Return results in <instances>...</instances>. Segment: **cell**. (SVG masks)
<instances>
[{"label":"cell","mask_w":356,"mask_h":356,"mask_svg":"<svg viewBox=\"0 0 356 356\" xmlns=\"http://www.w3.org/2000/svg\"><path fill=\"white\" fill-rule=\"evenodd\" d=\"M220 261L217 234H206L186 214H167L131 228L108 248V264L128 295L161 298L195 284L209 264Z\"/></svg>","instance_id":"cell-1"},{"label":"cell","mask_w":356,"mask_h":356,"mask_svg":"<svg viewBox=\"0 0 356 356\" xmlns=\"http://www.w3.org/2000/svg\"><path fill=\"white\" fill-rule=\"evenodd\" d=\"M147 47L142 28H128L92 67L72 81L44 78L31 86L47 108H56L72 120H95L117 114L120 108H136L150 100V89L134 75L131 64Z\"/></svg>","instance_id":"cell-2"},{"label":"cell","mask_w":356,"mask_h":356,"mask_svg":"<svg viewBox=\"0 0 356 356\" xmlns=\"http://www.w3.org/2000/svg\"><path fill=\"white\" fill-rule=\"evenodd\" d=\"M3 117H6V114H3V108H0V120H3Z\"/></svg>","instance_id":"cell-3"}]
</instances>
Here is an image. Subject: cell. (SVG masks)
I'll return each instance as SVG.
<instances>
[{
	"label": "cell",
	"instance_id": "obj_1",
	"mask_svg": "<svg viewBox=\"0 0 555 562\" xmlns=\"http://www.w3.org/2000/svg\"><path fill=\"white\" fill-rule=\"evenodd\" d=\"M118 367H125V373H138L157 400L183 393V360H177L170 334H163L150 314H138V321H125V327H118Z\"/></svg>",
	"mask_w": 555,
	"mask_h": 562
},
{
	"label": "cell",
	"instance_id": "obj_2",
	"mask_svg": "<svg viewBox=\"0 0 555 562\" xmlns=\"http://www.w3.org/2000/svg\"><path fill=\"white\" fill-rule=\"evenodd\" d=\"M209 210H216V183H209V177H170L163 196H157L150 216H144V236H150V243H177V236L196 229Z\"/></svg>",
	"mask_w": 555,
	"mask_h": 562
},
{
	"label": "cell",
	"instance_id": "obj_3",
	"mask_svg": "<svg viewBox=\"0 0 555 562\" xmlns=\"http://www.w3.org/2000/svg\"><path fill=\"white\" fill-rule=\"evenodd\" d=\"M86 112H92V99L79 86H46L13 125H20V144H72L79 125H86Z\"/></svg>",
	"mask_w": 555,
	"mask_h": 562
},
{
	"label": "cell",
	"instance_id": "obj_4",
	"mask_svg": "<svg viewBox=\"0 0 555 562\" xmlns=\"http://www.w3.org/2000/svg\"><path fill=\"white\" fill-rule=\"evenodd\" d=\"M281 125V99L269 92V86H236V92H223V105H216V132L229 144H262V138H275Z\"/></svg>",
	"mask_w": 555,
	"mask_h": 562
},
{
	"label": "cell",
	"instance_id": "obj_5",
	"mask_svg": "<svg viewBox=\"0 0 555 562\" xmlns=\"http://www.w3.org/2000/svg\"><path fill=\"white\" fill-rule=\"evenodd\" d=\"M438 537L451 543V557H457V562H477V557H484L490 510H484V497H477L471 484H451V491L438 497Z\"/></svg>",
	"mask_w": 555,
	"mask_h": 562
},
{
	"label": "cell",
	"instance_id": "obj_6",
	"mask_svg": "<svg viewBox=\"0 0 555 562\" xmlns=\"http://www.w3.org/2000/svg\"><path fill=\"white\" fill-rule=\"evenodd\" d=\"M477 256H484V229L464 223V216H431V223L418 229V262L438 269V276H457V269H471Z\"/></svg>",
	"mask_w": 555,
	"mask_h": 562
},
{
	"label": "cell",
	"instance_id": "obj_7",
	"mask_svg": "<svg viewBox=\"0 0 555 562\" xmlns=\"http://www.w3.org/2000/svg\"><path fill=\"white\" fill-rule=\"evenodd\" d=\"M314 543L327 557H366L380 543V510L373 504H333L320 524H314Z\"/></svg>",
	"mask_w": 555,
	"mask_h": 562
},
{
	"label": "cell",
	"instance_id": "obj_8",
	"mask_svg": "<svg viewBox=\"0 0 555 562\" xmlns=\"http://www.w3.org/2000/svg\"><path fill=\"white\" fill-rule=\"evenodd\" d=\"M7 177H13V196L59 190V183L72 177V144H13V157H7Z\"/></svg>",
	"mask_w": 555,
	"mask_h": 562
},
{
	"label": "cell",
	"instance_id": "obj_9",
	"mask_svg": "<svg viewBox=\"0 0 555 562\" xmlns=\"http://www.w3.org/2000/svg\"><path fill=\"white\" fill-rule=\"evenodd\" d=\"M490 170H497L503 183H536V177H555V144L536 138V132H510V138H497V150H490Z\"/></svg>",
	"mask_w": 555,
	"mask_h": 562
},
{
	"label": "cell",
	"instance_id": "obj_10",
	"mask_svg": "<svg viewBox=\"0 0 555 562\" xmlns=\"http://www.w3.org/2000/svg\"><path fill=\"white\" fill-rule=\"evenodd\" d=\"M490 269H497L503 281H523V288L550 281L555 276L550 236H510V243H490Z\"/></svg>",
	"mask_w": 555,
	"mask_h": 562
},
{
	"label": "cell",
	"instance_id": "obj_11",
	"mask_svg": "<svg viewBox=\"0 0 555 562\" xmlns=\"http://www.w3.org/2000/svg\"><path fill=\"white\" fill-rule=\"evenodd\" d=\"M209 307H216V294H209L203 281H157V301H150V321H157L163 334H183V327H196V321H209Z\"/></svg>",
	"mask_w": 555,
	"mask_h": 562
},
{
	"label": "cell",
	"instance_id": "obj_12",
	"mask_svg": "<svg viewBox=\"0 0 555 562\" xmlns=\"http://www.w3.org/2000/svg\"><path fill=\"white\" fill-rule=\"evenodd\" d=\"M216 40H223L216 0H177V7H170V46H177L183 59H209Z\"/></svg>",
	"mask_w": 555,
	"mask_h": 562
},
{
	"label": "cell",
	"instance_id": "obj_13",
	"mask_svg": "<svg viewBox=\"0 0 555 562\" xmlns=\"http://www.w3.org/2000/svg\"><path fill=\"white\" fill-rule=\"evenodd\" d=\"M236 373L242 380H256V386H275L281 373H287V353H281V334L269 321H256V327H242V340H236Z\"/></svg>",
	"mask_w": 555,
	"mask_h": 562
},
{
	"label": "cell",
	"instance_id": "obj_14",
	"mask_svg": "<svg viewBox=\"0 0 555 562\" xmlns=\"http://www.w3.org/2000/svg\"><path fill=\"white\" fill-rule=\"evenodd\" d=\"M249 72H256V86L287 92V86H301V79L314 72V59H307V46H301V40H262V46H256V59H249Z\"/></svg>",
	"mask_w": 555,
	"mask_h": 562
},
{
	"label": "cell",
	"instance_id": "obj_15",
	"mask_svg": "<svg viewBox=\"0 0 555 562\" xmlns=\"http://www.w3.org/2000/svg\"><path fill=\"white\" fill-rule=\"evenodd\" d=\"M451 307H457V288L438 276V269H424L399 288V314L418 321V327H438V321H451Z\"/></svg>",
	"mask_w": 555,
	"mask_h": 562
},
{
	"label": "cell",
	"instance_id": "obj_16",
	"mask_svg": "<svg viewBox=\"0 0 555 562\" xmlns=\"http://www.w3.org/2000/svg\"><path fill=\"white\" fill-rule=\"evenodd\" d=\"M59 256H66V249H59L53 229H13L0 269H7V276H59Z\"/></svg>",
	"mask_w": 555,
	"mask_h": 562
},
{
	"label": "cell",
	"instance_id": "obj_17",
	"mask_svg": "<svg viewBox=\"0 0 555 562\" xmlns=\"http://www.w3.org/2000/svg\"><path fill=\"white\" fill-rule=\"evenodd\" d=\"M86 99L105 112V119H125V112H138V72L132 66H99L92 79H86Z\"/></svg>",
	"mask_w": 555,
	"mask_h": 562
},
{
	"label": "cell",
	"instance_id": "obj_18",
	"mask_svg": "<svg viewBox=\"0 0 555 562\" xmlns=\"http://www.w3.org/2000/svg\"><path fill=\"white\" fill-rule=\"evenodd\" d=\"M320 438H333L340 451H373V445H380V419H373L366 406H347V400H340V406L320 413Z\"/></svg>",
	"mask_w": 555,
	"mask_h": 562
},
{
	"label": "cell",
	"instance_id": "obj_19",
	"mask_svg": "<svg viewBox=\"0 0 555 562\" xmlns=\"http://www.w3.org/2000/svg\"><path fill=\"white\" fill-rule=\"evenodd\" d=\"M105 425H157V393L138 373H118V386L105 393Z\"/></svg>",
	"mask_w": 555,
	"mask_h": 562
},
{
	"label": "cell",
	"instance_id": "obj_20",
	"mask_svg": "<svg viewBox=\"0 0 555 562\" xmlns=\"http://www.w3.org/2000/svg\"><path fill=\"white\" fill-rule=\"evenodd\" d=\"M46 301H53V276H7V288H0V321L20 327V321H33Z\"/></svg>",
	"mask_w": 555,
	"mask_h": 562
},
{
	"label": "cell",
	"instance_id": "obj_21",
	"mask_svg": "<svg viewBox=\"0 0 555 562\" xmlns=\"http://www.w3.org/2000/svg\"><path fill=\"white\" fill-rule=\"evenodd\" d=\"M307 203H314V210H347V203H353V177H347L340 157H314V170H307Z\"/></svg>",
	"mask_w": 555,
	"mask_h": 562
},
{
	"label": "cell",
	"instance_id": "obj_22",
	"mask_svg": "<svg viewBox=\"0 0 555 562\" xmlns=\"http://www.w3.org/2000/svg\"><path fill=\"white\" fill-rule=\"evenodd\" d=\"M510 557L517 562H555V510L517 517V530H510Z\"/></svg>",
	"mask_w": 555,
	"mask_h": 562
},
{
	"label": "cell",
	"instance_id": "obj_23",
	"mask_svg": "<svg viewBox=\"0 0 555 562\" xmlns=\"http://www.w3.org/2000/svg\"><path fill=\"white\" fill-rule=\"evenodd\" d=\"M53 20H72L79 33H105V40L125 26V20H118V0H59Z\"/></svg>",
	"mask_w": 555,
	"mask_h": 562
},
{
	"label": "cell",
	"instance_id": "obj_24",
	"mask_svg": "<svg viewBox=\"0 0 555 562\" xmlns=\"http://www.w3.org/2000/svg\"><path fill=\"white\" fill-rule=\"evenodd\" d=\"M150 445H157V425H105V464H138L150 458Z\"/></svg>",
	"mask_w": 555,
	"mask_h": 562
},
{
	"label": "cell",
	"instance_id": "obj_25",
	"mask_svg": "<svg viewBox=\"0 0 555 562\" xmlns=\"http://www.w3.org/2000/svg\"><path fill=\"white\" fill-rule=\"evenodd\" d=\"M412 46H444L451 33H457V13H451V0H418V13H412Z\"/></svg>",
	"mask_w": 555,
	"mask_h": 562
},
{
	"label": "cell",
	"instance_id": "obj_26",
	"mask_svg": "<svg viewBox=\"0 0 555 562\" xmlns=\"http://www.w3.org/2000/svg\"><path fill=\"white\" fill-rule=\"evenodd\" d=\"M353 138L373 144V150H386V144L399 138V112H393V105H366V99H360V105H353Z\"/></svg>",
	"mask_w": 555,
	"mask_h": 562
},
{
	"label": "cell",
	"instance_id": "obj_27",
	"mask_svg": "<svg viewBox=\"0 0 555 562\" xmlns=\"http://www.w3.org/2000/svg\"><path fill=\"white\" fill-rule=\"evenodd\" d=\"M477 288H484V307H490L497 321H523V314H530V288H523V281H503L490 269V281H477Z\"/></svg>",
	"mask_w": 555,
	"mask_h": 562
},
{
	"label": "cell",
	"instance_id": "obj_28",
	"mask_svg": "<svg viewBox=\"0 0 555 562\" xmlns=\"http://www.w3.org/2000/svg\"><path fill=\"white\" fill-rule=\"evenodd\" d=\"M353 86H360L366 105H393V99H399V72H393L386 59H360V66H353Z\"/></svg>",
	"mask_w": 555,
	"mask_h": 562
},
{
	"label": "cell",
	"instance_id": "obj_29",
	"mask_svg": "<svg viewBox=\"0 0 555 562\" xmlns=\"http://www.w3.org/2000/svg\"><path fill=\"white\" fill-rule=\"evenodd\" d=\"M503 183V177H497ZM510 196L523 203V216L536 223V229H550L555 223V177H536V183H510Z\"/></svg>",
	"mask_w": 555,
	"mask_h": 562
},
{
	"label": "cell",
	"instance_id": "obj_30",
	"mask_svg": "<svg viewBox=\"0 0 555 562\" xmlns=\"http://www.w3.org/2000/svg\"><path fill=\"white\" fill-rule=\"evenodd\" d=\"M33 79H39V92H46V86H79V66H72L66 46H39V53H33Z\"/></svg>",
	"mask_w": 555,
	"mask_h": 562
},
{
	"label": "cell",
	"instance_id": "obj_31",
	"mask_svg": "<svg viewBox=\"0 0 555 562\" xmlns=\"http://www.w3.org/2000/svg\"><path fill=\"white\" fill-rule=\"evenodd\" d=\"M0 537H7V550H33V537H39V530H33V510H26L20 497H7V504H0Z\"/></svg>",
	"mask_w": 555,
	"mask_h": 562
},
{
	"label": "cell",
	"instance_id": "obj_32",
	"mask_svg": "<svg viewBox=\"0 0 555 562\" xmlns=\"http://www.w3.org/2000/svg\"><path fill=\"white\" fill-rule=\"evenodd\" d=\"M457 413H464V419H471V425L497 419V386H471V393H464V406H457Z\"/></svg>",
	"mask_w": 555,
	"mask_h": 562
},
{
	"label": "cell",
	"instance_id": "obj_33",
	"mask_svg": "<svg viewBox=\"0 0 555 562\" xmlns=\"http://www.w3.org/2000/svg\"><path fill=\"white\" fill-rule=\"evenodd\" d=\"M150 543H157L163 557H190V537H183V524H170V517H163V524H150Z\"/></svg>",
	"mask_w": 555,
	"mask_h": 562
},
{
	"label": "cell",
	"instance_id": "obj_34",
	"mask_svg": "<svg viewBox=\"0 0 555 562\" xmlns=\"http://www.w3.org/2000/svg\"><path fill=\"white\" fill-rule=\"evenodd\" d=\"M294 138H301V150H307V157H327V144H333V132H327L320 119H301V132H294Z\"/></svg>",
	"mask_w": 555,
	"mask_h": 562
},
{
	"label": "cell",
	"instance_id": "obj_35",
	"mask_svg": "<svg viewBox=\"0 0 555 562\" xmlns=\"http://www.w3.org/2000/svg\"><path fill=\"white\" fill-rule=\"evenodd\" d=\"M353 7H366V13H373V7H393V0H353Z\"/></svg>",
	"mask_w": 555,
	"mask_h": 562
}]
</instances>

▶ **Written request**
Count the lines in the entries above that contain the string "masks". Reply with the number alone.

▶ **Correct answer**
2